Violin plots show the distribution of deletion sizes across all DR-white insertions. Green line: mean. Red line: median. Dashed black lines: quartiles. **p<0.01; ***p=0.0003 by one-tailed Mann-Whitney test. n=86 for Eu; n=280 for Het1; n=72 for Het2; n=104 for Het3; n=14 for Het4.

Common SD-MMEJ repair events in euchromatin and heterochromatin.

The sequences of the most common SD-MMEJ repair events shown in Fig. 6C, have been sorted from top to bottom by frequency of occurrence. Red: microhomologies. Blue: primers. The minimum primer sequence is shown for all repair outcomes.

Common SD-MMEJ intermediates in euchromatin and heterochromatin.

Examples of snap-back SD-MMEJ repair intermediates (1-7) for two of the most frequent repair events detected in euchromatic (A) and heterochromatic (B) DR-white insertions, highlighting: the deleted tract (violet square); the cut site (black line); the position of primers (P1, P2) and microhomologies (MH1, MH2) as defined in Figure 3A; templated DNA syntheses (red arrows) and flap removals (black arrowheads).

miRNA-seq and RNA-seq enrichments at euchromatic and heterochromatic insertion sites.

Average reads per kilobase per million reads (RPKM) values of A) RNA-seq and B) miRNA-seq data from Drosophila testes at +/- 10Kb from DR-white insertion sites [63]. How and mir-9a are spermatogonia-enriched RNAs, used as a reference [100, 101]. ***p<0.005, ****p<0.0001 by two-tailed two-sample z-test for means. Error bars: SD of 3 replicates.

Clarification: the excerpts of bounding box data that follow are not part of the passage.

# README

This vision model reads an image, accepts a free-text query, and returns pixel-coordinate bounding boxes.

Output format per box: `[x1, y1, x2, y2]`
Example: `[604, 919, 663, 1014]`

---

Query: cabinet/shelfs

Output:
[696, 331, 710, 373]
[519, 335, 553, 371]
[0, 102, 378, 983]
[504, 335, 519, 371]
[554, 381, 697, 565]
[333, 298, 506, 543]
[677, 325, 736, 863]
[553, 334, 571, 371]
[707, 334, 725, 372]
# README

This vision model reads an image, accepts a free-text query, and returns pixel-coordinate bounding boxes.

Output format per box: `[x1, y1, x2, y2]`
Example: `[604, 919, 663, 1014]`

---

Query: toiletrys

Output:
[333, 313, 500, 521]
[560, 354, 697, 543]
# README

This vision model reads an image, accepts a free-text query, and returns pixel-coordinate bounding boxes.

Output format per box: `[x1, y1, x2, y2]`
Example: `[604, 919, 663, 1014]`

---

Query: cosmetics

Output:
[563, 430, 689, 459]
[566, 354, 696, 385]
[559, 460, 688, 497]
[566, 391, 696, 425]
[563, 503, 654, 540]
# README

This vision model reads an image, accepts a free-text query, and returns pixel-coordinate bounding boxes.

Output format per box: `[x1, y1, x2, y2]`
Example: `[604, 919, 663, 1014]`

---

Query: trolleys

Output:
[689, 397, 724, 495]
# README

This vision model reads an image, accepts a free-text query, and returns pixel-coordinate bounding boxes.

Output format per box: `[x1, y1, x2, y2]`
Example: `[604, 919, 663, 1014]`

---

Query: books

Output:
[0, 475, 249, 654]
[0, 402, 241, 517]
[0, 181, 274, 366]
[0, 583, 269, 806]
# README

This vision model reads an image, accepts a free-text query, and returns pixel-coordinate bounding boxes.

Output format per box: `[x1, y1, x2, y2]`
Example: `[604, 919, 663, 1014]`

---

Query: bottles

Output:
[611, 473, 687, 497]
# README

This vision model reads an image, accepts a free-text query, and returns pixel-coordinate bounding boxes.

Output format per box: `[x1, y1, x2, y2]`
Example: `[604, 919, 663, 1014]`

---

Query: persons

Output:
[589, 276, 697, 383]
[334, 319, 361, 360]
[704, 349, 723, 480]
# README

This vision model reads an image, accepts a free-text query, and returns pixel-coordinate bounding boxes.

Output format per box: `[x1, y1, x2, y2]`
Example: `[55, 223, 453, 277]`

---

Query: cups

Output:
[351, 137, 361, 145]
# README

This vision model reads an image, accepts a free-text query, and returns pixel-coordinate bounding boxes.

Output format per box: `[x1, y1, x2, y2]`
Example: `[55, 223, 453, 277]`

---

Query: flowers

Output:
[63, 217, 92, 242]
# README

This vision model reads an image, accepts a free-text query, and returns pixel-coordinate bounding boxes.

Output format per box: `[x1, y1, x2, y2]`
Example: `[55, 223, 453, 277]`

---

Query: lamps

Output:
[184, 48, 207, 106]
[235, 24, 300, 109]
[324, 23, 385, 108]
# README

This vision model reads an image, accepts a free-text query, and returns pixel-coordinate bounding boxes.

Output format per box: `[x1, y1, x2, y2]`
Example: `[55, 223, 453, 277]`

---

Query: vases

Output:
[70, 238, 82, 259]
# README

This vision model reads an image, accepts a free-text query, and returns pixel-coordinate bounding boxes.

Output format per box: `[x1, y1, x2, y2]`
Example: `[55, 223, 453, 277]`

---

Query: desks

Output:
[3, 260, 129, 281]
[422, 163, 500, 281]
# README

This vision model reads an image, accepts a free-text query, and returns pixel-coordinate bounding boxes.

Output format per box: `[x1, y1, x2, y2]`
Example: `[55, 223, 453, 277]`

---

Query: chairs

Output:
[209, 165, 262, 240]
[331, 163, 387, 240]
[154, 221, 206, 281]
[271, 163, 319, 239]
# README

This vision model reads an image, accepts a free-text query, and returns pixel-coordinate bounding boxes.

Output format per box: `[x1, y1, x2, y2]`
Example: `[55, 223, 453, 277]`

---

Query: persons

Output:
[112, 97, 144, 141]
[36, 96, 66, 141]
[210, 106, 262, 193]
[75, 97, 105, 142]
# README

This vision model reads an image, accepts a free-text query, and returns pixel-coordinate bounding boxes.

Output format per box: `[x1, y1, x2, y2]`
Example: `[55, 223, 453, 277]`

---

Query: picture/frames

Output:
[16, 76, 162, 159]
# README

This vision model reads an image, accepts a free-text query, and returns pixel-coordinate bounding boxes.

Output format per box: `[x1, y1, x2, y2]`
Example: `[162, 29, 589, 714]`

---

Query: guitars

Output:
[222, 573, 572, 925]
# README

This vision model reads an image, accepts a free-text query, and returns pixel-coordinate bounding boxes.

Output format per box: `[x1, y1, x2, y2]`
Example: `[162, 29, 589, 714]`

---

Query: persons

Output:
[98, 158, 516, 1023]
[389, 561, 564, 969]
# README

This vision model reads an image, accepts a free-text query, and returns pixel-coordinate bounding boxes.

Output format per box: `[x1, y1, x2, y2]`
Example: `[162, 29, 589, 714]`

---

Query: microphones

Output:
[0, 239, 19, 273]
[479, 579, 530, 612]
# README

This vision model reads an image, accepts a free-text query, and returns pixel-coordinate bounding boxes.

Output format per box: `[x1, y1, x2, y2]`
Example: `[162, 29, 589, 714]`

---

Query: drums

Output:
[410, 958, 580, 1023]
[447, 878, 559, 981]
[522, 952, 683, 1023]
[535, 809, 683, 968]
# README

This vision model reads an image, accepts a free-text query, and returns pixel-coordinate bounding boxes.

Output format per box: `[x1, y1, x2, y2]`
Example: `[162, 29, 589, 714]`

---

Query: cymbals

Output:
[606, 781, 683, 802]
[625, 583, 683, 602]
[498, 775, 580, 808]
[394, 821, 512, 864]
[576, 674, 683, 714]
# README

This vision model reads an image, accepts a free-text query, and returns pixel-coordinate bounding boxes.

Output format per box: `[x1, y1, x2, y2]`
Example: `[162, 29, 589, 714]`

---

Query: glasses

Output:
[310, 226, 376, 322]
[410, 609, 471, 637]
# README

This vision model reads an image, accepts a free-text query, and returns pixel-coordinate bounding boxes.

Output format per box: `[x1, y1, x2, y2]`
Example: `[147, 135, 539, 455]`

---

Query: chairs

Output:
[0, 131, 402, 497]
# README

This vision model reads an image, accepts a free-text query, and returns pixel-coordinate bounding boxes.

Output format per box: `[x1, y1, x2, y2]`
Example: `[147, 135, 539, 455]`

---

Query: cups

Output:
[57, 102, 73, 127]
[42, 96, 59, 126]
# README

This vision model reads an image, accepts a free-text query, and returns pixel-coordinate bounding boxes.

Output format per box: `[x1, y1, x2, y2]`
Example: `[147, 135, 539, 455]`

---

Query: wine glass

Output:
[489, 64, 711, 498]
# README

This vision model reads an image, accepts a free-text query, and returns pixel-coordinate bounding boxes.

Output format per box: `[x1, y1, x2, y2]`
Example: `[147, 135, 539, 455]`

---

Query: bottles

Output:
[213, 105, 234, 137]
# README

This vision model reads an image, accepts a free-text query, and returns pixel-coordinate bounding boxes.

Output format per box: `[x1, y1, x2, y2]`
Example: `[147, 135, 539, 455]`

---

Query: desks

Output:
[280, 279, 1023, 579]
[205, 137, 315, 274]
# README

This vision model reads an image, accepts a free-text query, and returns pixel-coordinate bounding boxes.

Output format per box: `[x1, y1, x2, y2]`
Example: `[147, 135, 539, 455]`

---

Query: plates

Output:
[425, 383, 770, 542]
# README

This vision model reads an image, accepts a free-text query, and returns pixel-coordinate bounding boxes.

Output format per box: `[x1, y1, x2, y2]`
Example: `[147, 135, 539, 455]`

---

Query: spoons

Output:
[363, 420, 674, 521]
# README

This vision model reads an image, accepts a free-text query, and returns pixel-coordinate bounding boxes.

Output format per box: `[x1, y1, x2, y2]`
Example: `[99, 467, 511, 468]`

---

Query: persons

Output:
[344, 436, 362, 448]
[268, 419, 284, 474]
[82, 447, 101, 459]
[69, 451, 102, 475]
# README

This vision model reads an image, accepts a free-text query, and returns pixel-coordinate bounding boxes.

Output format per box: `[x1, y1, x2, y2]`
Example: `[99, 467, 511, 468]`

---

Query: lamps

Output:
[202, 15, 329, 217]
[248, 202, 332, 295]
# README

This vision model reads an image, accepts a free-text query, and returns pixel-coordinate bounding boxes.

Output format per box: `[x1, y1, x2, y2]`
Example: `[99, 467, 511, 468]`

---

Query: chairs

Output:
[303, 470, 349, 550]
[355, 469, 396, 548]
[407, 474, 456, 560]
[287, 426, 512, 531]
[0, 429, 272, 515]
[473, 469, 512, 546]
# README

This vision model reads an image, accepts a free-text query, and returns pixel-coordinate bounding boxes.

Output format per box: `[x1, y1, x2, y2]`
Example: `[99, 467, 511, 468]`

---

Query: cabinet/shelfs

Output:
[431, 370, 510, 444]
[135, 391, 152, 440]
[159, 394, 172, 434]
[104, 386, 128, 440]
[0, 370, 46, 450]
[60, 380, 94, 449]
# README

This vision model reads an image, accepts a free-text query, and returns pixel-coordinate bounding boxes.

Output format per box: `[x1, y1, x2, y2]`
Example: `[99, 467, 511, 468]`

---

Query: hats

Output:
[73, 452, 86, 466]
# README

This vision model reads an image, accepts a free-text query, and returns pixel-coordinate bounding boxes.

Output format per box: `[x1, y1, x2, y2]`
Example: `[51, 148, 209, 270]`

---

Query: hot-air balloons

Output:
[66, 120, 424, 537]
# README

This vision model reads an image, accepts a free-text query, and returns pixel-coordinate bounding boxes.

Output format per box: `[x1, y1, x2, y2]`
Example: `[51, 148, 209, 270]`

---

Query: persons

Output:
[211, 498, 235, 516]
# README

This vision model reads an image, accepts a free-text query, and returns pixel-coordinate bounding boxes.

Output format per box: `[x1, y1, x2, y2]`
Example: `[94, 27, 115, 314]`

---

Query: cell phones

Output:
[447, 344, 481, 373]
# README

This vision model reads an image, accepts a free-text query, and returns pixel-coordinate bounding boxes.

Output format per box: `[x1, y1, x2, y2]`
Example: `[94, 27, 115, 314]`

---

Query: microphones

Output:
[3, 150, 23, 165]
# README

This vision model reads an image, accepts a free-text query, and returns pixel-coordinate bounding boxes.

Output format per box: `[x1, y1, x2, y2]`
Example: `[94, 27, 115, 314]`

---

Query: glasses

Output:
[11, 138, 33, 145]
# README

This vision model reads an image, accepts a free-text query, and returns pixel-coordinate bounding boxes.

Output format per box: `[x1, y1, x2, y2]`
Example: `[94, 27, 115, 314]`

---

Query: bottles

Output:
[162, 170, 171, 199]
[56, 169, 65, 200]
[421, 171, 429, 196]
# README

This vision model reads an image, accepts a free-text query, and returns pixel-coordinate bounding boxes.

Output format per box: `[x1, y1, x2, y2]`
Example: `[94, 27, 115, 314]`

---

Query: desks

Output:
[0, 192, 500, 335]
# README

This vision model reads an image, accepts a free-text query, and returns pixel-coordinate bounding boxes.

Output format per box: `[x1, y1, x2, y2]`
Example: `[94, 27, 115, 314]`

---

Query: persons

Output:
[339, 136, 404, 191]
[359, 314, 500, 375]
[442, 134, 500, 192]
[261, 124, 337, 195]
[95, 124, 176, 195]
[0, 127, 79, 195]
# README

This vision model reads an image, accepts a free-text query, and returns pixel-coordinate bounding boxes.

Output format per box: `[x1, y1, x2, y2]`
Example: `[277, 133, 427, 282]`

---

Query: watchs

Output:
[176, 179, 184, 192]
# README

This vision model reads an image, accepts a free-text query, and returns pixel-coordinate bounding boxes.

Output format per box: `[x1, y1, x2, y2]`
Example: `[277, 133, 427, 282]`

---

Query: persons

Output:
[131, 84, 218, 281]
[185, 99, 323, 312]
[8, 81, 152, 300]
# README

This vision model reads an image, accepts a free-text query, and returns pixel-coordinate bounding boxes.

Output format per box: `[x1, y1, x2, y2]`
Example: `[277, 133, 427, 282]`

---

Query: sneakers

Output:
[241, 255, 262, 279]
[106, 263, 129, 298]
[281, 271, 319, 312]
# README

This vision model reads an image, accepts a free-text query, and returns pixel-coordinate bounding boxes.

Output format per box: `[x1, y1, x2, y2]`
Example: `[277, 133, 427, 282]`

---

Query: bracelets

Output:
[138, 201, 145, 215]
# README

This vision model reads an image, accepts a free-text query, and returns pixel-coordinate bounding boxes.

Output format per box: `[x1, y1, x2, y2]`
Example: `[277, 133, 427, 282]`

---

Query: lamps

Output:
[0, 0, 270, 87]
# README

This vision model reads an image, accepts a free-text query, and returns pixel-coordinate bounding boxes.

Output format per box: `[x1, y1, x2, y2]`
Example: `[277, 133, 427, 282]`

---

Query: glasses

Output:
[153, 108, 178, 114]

Common SD-MMEJ and MMEJ repair outcomes.

The most frequent deletions across all DR-white insertions are shown (B,C), relative to the original sequence around the I-SceI site of the SceI.white (A). The red rectangle highlights the region containing overhangs from I-SceI cut. B) Three examples (1-3) of SD-MMEJ-consistent repair outcomes are shown, each followed by the possible deletions and repeat motifs (red, underlined) associated with it. Brackets mark bases that could align to the left or to the right of the break, and cannot be unequivocally assigned to one position. In the analysis, all possible outcomes are assigned a weight assuming equal probability of occurrence. The respective SD-MMEJ repair mechanism (snap-back or loop-out) is also indicated. C) The microhomology used for MMEJ repair is shown in brackets.